**CONSIGNE 1**: Selon l'extrait sur l'attribution des tickets au PTr et au MMM, combien de candidats compte la fameuse liste ?
**CONSIGNE 2**: Les affirmations suivantes concordent-elles avec l'extrait sur l'attribution des tickets au PTr et au MMM ? Répondez à chacune par oui ou non en citant les mots décisifs de l'extrait : (a) les politiciens de ces deux partis savent bien ce que leur réserve l'avenir ; (b) les tickets sont attribués de façon démocratique ; (c) les tickets sont distribués par Navin Ramgoolam et Paul Bérenger.
**CONSIGNE 3**: Poursuivez l'extrait sur l'attribution des tickets au PTr et au MMM après sa dernière phrase.

**TEXTE FOURNI**:
* * * * * * * * *

Faites le test : essayez de discuter avec des politiciens du PTr ou du MMM sur leur sort immédiat, et vous verrez qu’ils ne savent pas grand-chose eux-mêmes sur leur avenir. Ils sont, en fait, suspendus aux lèvres de Navin Ramgoolam et de Paul Bérenger. Les deux propriétaires de parti distribuent les tickets selon une logique propre à eux deux, que le citoyen lambda ne pourra comprendre, car les calculs pour arriver à cette fameuse liste de 60 candidats sont multiples et complexes. En attendant, il y a des coups bas au sein des partis et des circonscriptions. Il n’y a pas de démocratie dans l’attribution des tickets. Rien n’est fait dans la transparence.

* * * * * * * * *

**DONNÉES ENREGISTRÉES**:
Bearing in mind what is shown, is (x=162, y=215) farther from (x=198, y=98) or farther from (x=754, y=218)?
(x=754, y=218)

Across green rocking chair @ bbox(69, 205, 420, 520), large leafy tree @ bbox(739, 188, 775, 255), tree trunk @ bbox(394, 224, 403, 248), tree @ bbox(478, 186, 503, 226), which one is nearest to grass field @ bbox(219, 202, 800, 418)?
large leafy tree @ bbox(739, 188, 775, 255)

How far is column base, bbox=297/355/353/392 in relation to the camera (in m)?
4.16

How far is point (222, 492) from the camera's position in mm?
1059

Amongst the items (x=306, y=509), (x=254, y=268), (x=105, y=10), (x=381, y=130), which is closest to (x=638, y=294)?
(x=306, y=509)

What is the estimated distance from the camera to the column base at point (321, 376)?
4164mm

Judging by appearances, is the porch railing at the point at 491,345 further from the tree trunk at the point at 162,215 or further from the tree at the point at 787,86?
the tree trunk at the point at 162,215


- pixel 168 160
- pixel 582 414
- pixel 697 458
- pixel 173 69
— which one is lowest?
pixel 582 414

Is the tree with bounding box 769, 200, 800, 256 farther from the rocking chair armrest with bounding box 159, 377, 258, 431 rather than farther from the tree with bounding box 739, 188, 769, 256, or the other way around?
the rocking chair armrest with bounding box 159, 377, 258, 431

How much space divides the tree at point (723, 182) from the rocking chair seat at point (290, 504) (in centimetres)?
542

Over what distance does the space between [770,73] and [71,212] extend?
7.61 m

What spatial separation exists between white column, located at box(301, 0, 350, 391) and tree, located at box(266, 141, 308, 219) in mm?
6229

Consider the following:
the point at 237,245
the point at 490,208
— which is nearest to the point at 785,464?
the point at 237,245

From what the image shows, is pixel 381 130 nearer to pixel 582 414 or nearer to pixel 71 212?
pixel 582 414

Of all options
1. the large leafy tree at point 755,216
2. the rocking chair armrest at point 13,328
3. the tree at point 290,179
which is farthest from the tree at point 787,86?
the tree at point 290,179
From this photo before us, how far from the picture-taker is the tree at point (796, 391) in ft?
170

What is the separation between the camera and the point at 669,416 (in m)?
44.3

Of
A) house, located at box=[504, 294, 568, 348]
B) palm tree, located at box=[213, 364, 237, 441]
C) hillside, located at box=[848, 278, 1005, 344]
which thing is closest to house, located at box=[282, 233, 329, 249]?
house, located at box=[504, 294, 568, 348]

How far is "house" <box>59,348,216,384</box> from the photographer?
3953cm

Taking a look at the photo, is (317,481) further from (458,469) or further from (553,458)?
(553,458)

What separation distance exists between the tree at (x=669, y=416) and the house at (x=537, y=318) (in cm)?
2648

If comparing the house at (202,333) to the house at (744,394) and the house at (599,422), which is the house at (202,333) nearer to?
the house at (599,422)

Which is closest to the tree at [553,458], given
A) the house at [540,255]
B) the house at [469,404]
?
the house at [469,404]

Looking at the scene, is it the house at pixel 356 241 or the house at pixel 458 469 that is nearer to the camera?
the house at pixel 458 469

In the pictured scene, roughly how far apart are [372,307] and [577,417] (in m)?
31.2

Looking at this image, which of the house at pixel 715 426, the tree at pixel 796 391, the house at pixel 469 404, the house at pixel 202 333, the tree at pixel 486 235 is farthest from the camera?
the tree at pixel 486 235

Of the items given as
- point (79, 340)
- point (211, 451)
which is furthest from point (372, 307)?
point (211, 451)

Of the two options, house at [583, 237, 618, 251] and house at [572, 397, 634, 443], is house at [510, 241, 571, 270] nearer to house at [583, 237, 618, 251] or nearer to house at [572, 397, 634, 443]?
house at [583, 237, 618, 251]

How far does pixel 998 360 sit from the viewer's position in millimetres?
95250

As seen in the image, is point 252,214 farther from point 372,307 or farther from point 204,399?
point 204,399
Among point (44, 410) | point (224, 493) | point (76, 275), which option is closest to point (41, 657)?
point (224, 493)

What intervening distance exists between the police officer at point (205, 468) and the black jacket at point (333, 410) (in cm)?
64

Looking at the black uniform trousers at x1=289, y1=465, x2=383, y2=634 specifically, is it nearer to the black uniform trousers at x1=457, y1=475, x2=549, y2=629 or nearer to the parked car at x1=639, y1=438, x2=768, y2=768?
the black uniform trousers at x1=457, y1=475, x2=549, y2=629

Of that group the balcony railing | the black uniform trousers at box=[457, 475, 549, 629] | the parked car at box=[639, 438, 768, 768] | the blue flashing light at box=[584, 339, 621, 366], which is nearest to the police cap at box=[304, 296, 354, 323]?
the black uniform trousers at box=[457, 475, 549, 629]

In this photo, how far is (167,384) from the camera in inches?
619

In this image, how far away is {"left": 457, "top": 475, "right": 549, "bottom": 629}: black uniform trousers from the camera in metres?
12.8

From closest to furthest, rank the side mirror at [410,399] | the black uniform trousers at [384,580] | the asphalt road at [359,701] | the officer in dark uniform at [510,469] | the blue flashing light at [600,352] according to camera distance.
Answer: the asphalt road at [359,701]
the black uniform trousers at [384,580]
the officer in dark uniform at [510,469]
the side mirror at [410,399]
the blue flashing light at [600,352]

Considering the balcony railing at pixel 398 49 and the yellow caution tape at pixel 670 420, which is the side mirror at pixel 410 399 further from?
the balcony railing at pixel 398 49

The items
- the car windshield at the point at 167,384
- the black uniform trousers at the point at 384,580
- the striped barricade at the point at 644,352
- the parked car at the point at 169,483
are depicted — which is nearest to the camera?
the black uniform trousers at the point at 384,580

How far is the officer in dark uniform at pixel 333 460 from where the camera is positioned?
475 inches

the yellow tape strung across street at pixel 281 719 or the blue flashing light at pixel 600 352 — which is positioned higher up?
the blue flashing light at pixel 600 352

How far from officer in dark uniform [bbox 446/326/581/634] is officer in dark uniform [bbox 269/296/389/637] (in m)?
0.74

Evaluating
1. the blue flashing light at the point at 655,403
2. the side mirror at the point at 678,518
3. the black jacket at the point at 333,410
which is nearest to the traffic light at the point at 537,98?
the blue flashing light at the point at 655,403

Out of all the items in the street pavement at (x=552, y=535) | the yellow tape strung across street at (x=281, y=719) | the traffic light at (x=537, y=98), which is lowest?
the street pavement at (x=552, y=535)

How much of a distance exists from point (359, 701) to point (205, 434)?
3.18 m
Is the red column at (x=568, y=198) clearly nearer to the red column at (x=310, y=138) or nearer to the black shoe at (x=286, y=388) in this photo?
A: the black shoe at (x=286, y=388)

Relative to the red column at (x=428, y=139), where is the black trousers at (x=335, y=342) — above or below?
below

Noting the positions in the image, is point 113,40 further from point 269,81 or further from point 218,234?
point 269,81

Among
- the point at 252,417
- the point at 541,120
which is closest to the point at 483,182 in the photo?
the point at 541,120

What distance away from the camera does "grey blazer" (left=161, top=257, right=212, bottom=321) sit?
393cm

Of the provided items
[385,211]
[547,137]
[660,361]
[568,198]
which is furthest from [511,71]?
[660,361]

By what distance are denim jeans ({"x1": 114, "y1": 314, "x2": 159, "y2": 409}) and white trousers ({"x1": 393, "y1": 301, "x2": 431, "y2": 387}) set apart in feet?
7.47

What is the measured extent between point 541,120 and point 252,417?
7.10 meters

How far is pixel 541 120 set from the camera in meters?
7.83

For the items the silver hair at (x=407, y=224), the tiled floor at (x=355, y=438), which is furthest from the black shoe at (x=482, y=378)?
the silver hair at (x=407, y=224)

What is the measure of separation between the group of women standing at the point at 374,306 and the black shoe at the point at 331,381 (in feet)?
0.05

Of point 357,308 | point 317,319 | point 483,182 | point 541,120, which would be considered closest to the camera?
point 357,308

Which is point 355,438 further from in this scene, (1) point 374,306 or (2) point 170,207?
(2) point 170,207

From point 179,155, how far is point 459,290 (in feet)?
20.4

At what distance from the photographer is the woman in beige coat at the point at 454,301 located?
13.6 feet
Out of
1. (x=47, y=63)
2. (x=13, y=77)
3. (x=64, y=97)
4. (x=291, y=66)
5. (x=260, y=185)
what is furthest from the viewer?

* * * * * * * * *

**RÉPONSE 1**: 60 candidats.

**RÉPONSE 2**:
(a) Non : « ils ne savent pas grand-chose eux-mêmes sur leur avenir ».
(b) Non : « Il n’y a pas de démocratie dans l’attribution des tickets ».
(c) Oui : « Les deux propriétaires de parti distribuent les tickets ».

**RÉPONSE 3**:
De l’autre côté, l’alliance dite du peuple ne fait pas mieux ; elle reproduit  systématiquement le même schéma que le bloc rouge-mauve. C’est la même stratégie électorale. La question qui se pose alors : comment des partis dont le fonctionnement est loin d’être démocratique pourraient-ils approfondir notre démocratie ?

 

Face aux dinosaures, il y a une foultitude de petits partis et de candidats indépendants qui tentent de changer la donne, en proposant un semblant d’alternative à un système politique qui a la peau dure. Si Maurice était une vraie démocratie, dans le sens où elle offrait des chances égales à tout le monde, indépendamment du patronyme, n’aurait-on pas dû voir, dans la sphère politique, cette vibrante génération de Ramgoolam, Jugnauth, Duval, etc., ouvrir les portes du pouvoir politique au peuple ?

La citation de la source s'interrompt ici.